# [TASK DESCRIPTION]
Write what comes next in the notes on preparing data for supervised fine-tuning, starting after their last sentence about attention masks.

[TEXT SECTION]

Chat templates. Modern models use structured templates to delineate system, user, and assistant turns. The tokeniser applies the template; training must use the same template the model was pretrained or instruct-tuned with, or the model will not learn the correct format.
Loss masking. During SFT, cross-entropy loss is computed only on the assistant turns, not on the prompt. Without masking, the model wastes capacity fitting the user-input distribution it should already handle.
Sample packing. Multiple short examples are concatenated into a single sequence of length equal to the model’s maximum context. This eliminates padding waste and can double effective training throughput. Attention masks must prevent cross-example attention.

[/TEXT SECTION]
[RECORDS PROVIDED]

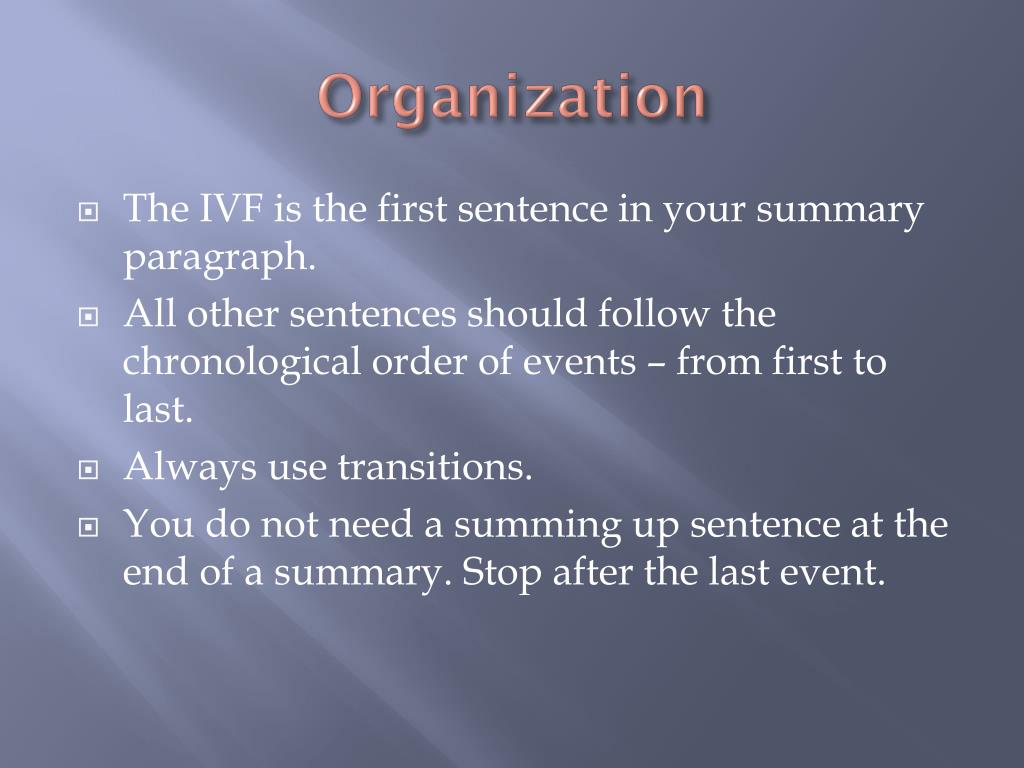 Organization

The IVF is the first sentence in your summary paragraph.

All other sentences should follow the chronological order of events – from first to last.

Always use transitions.

You do not need a summing up sentence at the end of a summary. Stop after the last event.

[/RECORDS PROVIDED]

# [ANSWER BOX]
VRAM for SFT. A rough estimate for full-precision (bf16) SFT:
\[\text{VRAM} \approx (M_p \times 2) + (M_p \times 2) + (M_p \times 8) + \text{activations}\]where $M_p$ is parameters in billions × 2 bytes. The three terms are: parameters, gradients, and AdamW optimiser states (two moments × fp32). This gives approximately 16 bytes per parameter for full SFT with AdamW:
| Model size | Full SFT (AdamW, bf16) |
|---|---|
| 1B | ~16 GB |
| 3B | ~48 GB |
| 7B | ~112 GB |
Full technical depth: FT_01_SFT_Pipeline.
Full-parameter fine-tuning updates every weight in the model. It achieves the best task-specific performance ceiling but requires VRAM for parameters + gradients + optimiser states, and produces a full model checkpoint for each task.
PEFT (Parameter-Efficient Fine-Tuning) freezes most of the model and trains only a small set of additional or modified parameters. The adapter is orders of magnitude smaller than the base model, can be stored and swapped cheaply, and dramatically reduces VRAM during training.
When to use full fine-tuning: small models (1B–3B) where VRAM is not the bottleneck; tasks where the full parameter expressiveness matters; when merging is not a priority. When to use PEFT: large models; multi-task scenarios with one base model and many adapters; resource-constrained hardware.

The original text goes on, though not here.